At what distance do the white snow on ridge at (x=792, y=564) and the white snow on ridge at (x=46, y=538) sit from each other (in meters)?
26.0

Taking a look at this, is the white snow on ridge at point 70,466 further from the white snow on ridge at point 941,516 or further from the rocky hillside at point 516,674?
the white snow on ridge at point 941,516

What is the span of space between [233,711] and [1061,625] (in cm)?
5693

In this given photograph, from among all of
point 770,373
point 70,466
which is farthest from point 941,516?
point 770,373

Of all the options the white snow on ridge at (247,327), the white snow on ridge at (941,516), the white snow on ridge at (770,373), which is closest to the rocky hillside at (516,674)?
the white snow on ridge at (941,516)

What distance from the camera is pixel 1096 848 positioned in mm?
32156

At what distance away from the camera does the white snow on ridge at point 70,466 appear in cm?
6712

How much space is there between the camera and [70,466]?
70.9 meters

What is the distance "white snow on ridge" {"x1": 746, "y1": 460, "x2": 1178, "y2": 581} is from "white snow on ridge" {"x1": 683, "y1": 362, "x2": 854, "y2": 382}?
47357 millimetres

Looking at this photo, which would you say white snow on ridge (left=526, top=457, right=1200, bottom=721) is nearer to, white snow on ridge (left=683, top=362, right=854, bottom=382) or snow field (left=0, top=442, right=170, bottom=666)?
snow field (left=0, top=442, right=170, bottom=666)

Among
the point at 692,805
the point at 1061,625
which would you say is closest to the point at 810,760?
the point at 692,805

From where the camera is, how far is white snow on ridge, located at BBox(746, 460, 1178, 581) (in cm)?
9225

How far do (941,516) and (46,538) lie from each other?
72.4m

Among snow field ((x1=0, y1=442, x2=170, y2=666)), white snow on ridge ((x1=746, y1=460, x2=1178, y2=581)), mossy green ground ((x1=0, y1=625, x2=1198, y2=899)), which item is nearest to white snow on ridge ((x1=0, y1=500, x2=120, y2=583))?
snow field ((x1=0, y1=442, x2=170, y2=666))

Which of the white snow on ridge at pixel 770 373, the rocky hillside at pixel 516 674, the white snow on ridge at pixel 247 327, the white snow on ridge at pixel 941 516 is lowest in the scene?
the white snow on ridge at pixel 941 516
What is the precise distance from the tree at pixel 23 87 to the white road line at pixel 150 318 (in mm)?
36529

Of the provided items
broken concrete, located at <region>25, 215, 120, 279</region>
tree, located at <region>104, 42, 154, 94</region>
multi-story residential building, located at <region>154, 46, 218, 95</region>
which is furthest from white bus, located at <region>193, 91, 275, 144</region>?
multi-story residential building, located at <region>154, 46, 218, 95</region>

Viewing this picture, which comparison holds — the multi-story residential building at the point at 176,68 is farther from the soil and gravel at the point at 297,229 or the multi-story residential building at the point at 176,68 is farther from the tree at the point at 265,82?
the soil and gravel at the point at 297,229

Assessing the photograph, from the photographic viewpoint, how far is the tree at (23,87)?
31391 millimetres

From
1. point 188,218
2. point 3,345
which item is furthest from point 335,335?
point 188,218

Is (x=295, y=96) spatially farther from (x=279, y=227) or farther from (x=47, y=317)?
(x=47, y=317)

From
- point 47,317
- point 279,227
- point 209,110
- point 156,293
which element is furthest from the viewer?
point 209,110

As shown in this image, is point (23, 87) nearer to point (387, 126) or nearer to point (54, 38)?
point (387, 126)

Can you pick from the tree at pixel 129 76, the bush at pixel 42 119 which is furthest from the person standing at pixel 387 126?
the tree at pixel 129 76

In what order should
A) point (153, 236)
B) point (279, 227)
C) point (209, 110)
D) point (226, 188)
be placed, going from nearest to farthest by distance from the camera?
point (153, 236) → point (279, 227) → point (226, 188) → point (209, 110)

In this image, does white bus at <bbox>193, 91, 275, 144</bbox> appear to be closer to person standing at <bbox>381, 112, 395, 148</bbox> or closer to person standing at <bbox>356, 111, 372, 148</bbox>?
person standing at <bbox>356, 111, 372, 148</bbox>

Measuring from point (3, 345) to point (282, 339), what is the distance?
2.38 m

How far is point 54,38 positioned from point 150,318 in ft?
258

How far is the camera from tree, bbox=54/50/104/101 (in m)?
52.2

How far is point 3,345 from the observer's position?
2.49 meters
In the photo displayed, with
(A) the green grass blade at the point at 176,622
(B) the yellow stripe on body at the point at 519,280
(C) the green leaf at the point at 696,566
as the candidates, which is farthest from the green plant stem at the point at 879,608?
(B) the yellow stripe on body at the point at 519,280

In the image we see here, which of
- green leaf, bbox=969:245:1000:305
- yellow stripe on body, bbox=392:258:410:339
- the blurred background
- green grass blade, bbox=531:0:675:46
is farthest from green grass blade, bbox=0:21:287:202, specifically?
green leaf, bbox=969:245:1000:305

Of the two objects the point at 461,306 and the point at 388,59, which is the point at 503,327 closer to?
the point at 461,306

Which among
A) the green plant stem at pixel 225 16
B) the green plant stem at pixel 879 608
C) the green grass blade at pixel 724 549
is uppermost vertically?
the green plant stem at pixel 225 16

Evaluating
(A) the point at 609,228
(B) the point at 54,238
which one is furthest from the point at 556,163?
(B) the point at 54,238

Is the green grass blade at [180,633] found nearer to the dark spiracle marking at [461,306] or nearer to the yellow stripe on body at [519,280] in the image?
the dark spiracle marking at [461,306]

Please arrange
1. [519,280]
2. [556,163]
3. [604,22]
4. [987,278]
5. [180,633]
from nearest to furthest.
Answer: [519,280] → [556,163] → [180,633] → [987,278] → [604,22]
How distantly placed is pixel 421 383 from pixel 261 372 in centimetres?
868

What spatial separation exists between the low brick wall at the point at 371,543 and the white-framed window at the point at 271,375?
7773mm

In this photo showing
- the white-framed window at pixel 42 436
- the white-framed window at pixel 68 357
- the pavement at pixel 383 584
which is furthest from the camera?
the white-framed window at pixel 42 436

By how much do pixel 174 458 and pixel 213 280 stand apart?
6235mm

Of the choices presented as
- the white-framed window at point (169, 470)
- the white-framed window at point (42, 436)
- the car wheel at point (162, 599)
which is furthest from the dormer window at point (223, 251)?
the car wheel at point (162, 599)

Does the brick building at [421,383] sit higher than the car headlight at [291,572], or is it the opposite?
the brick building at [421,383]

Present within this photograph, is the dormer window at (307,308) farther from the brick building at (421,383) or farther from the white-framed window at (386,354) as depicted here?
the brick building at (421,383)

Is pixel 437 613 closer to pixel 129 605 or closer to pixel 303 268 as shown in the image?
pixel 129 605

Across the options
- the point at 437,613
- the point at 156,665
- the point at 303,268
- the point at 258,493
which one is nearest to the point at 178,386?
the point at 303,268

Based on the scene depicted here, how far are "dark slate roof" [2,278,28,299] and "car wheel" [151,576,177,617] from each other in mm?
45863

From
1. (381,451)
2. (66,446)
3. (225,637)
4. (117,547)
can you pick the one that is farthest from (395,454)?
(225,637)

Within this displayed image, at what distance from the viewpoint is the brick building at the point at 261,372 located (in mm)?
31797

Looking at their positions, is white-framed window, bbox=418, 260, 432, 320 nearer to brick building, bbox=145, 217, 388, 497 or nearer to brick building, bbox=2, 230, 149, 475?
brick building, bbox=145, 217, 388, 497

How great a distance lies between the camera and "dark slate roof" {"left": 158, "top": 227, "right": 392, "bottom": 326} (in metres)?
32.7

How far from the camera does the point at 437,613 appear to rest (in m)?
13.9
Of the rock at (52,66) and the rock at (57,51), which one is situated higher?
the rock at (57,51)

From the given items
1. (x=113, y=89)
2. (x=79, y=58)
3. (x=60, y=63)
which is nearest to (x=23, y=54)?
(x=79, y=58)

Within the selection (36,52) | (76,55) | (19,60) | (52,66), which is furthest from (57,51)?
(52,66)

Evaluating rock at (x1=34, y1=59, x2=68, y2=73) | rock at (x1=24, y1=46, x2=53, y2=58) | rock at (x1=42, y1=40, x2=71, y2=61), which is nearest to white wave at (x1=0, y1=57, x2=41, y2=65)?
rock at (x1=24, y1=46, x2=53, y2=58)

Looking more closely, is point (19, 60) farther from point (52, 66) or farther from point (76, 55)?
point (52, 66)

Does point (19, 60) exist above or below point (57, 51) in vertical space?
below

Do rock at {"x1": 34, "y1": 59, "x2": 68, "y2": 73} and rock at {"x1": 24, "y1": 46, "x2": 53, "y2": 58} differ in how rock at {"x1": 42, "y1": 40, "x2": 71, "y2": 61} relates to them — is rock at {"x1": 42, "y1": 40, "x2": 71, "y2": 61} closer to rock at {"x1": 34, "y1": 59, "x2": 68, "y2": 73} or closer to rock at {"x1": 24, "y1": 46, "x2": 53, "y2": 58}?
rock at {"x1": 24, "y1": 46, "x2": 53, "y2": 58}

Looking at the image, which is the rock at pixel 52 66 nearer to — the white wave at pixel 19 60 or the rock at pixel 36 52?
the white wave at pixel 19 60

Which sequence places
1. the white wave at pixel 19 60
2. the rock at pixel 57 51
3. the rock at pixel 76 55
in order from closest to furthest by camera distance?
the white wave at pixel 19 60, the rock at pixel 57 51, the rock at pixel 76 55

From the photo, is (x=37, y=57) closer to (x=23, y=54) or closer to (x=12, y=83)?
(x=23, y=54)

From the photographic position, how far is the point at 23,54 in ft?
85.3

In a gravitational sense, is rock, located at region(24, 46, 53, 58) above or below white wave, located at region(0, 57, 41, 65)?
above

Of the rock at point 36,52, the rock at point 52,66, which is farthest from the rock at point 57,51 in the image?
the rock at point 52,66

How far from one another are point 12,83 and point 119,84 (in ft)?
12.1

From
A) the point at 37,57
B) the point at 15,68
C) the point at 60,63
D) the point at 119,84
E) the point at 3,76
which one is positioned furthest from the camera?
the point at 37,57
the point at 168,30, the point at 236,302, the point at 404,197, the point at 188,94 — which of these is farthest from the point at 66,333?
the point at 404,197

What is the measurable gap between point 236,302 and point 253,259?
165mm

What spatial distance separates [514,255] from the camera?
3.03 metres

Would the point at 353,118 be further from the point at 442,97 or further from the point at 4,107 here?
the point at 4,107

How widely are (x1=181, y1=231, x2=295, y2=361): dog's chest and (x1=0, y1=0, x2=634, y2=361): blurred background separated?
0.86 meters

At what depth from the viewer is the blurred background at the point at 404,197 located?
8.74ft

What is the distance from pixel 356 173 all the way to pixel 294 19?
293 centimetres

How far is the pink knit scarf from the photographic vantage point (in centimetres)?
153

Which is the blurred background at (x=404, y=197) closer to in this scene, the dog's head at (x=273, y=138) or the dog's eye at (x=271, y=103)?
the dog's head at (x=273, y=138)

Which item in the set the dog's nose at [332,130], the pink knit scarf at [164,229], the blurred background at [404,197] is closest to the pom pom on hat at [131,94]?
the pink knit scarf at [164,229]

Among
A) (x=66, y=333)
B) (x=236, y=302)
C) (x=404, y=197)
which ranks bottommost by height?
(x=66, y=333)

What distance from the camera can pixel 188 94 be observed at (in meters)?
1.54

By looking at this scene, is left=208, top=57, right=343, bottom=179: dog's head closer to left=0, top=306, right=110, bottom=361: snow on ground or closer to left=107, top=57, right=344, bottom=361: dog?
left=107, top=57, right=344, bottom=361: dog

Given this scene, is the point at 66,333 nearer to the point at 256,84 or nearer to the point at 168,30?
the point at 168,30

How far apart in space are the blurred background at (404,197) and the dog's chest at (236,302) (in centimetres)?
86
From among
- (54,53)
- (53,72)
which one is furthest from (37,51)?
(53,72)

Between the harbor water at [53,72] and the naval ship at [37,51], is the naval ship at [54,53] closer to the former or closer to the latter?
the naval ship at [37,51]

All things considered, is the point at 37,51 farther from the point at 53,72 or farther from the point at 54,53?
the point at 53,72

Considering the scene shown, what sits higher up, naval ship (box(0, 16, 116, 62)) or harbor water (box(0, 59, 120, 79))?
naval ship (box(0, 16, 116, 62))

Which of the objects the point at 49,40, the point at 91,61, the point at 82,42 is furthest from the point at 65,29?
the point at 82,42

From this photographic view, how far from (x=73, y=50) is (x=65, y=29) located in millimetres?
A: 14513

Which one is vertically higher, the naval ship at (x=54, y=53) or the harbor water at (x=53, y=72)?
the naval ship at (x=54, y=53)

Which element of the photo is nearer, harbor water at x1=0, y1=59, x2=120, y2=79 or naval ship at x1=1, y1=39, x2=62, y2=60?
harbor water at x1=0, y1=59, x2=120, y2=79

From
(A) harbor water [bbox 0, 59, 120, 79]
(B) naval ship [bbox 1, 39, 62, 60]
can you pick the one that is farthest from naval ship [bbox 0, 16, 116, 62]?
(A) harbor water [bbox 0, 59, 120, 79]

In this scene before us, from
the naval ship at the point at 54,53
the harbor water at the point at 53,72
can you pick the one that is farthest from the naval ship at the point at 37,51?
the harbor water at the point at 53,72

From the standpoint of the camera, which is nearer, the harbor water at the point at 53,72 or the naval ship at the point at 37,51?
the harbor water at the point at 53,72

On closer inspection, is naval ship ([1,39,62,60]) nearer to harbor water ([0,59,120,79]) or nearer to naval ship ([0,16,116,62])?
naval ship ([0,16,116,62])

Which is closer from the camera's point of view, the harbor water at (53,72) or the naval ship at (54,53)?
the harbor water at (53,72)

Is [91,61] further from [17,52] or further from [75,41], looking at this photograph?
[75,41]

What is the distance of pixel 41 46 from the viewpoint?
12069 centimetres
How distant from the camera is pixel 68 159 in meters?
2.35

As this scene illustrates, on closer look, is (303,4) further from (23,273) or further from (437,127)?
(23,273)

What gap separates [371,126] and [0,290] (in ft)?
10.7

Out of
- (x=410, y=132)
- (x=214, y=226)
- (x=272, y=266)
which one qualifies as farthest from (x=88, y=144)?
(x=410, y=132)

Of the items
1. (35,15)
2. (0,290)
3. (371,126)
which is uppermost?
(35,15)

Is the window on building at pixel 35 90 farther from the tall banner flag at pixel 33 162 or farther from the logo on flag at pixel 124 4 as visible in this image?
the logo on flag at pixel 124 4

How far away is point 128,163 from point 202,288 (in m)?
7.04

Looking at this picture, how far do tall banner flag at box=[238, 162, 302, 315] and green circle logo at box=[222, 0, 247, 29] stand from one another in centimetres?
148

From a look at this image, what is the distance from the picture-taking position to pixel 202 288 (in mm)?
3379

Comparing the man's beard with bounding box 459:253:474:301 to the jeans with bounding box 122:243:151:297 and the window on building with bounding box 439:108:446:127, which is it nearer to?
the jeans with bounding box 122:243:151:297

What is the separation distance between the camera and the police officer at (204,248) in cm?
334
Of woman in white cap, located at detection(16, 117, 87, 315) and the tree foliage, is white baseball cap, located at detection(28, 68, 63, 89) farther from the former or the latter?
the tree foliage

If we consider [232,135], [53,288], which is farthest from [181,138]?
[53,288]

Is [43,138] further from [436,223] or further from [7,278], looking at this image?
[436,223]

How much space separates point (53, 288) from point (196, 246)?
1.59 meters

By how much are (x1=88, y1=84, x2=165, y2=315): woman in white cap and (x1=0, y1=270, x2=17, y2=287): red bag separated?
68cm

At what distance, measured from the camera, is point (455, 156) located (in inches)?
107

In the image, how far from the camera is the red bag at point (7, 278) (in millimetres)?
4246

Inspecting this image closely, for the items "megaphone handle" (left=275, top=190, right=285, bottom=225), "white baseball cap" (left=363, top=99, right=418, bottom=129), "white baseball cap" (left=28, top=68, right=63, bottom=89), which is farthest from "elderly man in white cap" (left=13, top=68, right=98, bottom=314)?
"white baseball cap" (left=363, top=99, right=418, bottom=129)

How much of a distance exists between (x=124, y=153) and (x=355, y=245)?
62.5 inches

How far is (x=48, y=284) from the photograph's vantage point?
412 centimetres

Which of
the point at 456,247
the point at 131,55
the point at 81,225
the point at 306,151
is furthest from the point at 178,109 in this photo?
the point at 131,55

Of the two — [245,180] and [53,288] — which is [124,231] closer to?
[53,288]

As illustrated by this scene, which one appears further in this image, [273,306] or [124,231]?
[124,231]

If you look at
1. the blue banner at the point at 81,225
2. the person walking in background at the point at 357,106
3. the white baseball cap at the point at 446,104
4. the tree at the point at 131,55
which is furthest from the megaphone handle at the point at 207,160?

------------------------------------------------------------

• **STATED GOAL**: Rewrite the stretch of the listing from its start through the line that contains "47357 millimetres", changing every "rocky hillside" to "rocky slope" and leaving all else unchanged.

• **SOLUTION FOR THIS PROBLEM**:
At what distance do the white snow on ridge at (x=792, y=564) and the white snow on ridge at (x=46, y=538) sit from each other (in meters)?
26.0

Taking a look at this, is the white snow on ridge at point 70,466 further from the white snow on ridge at point 941,516 or further from the rocky slope at point 516,674?
the white snow on ridge at point 941,516

What is the span of space between [233,711] and [1061,625] (in cm)?
5693

In this given photograph, from among all of
point 770,373
point 70,466
which is farthest from point 941,516?
point 770,373

Of all the options the white snow on ridge at (247,327), the white snow on ridge at (941,516), the white snow on ridge at (770,373), which is closest to the rocky slope at (516,674)?
the white snow on ridge at (941,516)

What distance from the camera is pixel 1096 848 positioned in mm?
32156

At what distance away from the camera does the white snow on ridge at point 70,466 appear in cm?
6712

How much space is there between the camera and [70,466]?
70.9 meters

What is the distance "white snow on ridge" {"x1": 746, "y1": 460, "x2": 1178, "y2": 581} is from "white snow on ridge" {"x1": 683, "y1": 362, "x2": 854, "y2": 382}?
47357 millimetres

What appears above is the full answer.